Task prompt: Copy the entries below word for word, minus the pictures.

Record set:
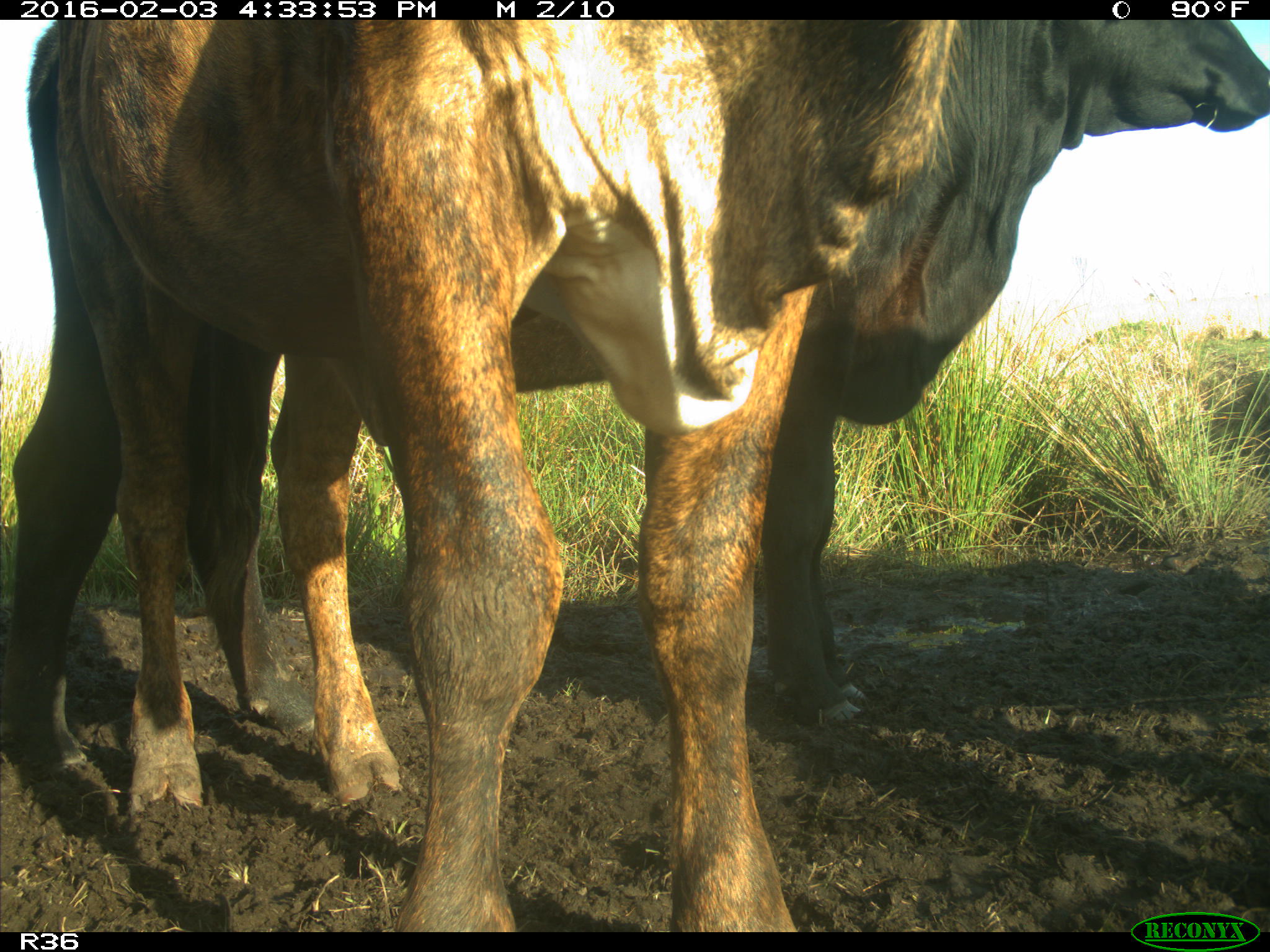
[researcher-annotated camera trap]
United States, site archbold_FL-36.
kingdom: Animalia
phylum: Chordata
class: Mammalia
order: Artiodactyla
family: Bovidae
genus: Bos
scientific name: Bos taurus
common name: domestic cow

Answer section:
[researcher-annotated camera trap]
United States, site archbold_FL-36.
kingdom: Animalia
phylum: Chordata
class: Mammalia
order: Artiodactyla
family: Bovidae
genus: Bos
scientific name: Bos taurus
common name: domestic cow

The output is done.